TEXT PASSAGE —
================

In [1]:
%reload_ext sql
%config SqlMagic.autocommit=False
%config SqlMagic.autolimit=0
%config SqlMagic.autopandas=True
%config SqlMagic.displaylimit=200

In [2]:
%sql trino://localhost:9090/cuebiq/

'Connected: @cuebiq/'

In [3]:
pip install python-geohash

Note: you may need to restart the kernel to use updated packages.


In [4]:
import pandas as pd
import os
import geohash
from datetime import datetime, timedelta
import logging

In [5]:
# SQL engine
from trino.dbapi import connect 
from sqlalchemy import create_engine
import time

class TrinoEngine():
    def __init__(self):
        conn = connect(
            host="localhost",
            port=9090,
            catalog="cuebiq"
        )
        self.cur = conn.cursor()
        self.engine = create_engine("trino://localhost:9090/cuebiq/")
    
    def execute_statement(self, query:str) -> list:
        """
        Create and drop statements.
        """
        self.cur.execute(query)
        return self.cur.fetchall()
    
    def read_sql(self, query:str) -> pd.DataFrame: 
        """
        Select and insert into operations.
        """
        return pd.read_sql(query, self.engine)

sql_engine = TrinoEngine()

In [6]:
schema_name = {'cda': 'cuebiq.paas_cda_pe_v3'}
pe_tj_table = f"{schema_name['cda']}.trajectory_uplevelled"

In [10]:
# Test with gateway error handlling and continue working - working

# Set up logging
logging.basicConfig(level=logging.INFO, format='%(asctime)s - %(levelname)s - %(message)s')

# Function to process data for a single day
def process_day(event_date, country_code, sql_engine):
    try:
        # Read data from the SQL table
        pe_tj_df = sql_engine.read_sql(
            f"""
            SELECT 
                cuebiq_id,
                start_lat,
                start_lng,
                end_lat,
                end_lng,
                duration_minutes,
                length_meters
            FROM cuebiq.paas_cda_pe_v3.trajectory_uplevelled
            WHERE 
                event_date = {event_date}
                AND end_country = '{country_code}' 
                AND start_country = '{country_code}' 
            """

================

DATASET RECORDS —
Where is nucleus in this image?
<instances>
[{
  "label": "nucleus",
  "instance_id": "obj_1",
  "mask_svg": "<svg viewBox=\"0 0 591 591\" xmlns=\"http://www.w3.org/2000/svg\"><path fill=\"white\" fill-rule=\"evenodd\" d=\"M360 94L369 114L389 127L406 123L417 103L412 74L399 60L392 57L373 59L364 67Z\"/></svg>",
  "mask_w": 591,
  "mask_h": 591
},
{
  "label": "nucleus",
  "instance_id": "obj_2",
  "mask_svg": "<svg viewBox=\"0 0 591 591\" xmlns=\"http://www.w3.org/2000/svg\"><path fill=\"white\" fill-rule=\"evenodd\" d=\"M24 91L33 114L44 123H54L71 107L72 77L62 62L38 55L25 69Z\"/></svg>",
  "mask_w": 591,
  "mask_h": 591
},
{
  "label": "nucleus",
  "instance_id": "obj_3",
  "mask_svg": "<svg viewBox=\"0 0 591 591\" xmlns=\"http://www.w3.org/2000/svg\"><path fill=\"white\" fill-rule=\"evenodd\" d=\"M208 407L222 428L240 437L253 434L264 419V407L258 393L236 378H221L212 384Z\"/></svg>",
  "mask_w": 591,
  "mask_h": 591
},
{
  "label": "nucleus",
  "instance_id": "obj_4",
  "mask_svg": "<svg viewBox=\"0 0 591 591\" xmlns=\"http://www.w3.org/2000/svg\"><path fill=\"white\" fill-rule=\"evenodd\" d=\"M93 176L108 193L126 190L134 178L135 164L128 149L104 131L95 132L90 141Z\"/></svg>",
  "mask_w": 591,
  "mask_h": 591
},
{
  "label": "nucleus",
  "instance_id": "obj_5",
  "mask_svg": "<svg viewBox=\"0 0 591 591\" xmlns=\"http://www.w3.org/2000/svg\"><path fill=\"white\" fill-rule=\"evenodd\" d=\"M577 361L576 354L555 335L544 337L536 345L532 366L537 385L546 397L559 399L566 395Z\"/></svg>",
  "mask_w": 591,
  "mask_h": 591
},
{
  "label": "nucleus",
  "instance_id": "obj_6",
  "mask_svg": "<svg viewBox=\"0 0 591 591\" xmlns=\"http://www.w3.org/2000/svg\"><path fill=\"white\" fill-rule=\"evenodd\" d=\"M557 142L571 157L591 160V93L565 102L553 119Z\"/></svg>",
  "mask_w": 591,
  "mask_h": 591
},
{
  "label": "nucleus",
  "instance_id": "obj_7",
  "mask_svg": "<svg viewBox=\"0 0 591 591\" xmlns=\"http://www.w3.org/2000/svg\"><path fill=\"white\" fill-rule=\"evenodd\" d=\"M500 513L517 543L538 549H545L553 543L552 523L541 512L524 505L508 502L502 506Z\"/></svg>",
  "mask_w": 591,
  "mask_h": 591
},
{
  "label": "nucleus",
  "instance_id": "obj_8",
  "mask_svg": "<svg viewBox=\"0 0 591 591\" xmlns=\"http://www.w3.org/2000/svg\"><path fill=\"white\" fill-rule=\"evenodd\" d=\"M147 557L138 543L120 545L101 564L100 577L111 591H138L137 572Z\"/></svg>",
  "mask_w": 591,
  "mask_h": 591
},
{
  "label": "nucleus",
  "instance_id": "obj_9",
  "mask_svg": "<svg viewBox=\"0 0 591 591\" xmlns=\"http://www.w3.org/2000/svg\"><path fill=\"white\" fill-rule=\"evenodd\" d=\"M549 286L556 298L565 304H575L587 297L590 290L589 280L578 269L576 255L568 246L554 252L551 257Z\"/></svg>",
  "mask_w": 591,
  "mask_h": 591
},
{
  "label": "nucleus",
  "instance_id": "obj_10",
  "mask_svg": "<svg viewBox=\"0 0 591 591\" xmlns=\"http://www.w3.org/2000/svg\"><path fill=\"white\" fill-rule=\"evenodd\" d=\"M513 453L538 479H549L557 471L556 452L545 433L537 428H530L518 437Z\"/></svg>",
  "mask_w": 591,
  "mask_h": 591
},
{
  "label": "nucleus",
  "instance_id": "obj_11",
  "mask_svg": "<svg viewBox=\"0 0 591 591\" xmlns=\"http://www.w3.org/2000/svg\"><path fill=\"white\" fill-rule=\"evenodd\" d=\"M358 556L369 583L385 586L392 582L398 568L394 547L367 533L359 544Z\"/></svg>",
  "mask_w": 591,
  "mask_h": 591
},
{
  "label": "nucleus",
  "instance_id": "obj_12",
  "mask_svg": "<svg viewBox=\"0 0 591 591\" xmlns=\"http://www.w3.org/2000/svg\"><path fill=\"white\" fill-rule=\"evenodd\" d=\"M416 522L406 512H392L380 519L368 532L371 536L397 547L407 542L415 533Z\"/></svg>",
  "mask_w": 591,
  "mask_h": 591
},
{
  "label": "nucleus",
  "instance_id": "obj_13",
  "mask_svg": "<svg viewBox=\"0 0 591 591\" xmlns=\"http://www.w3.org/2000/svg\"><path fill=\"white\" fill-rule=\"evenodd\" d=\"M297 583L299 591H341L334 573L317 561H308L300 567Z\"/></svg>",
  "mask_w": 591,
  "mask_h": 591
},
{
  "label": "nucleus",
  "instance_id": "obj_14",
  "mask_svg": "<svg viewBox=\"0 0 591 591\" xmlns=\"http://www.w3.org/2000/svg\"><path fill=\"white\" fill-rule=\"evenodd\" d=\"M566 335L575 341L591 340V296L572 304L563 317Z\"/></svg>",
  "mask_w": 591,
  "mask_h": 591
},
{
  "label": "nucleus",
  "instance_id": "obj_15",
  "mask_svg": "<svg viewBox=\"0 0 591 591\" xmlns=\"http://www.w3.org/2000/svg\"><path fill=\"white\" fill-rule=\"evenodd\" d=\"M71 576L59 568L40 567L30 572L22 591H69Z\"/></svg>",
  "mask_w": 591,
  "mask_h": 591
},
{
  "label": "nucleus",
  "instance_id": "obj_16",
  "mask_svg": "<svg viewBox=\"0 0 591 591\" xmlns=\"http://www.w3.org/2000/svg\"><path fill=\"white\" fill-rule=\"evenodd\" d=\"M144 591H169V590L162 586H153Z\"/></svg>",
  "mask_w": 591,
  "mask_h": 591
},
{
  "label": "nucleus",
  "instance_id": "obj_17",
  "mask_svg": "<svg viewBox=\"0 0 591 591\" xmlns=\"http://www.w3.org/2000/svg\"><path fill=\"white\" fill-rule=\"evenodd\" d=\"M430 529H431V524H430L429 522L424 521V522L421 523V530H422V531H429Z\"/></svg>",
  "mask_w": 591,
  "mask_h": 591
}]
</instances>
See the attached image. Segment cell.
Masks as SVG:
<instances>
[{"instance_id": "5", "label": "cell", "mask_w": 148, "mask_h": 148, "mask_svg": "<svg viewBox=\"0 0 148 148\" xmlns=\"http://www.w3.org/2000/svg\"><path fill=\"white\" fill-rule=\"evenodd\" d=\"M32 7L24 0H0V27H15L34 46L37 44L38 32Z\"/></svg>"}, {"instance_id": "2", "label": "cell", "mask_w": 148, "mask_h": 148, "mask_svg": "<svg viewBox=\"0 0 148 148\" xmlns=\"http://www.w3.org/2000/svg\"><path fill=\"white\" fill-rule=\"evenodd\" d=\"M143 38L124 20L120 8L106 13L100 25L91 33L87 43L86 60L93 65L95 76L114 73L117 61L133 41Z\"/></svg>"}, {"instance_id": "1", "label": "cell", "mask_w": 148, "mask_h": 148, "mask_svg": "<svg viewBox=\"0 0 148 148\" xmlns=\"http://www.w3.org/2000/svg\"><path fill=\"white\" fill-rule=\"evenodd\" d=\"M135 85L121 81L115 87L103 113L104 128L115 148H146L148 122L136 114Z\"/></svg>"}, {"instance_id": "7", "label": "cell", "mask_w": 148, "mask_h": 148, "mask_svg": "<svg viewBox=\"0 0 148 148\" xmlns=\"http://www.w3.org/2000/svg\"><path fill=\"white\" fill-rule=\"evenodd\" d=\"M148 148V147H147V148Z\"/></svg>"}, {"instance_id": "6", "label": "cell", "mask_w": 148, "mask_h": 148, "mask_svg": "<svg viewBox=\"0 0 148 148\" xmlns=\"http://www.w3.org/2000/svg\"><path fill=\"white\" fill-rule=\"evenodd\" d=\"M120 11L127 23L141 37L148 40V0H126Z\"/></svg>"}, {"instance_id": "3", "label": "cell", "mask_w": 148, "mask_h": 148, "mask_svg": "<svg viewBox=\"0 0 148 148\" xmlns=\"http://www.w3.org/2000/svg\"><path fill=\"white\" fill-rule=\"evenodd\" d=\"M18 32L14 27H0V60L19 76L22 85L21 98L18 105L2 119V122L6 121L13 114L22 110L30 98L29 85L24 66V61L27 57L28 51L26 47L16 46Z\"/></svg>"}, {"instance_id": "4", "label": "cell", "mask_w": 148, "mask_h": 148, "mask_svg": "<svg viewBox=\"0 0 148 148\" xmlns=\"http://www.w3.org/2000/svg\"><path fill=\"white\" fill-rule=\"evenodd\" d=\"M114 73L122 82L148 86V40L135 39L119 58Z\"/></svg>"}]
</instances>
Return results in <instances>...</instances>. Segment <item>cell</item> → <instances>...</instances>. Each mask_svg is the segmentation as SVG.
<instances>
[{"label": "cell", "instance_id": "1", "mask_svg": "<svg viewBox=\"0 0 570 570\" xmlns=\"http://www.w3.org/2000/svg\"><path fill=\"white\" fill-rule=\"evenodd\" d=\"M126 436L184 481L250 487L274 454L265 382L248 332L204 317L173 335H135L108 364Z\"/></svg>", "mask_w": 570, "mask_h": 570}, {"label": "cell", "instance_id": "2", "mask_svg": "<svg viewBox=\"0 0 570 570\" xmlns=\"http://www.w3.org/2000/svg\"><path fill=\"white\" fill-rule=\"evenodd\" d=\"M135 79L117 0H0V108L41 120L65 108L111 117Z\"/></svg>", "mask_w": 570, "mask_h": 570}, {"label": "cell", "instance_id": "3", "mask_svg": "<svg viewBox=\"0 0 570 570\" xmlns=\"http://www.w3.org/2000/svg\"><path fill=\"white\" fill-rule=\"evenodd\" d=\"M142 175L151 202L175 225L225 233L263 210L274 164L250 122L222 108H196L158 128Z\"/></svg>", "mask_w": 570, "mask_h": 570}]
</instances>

================

WORK TO DO —
[1] Please output the part of the notebook starting with "self.cur = conn.cursor()" and going on through "and drop statements.", copied word for word.
[2] Answer these questions from the notebook, one answer per line:
(a) What value does the notebook give SqlMagic.displaylimit?
(b) Which package does it install with pip?
(c) What logging level does the basic logging setup use?
[3] Recast the notebook section that begins "# SQL engine" as a brief list that keeps its main facts.

SOLUTIONS FOR EACH TASK —
[1]
self.cur = conn.cursor()
        self.engine = create_engine("trino://localhost:9090/cuebiq/")
    
    def execute_statement(self, query:str) -> list:
        """
        Create and drop statements.

[2]
(a) 200
(b) python-geohash
(c) INFO

[3]
- Imports connect from trino.dbapi, create_engine from sqlalchemy, and time.
- Defines a TrinoEngine class that connects to host "localhost", port 9090, catalog "cuebiq". It keeps a cursor and an engine built from "trino://localhost:9090/cuebiq/".
- execute_statement runs a query on the cursor and returns fetchall(). It is meant for create and drop statements.
- read_sql returns pd.read_sql(query, self.engine). It is meant for select and insert into operations.
- Creates an instance named sql_engine.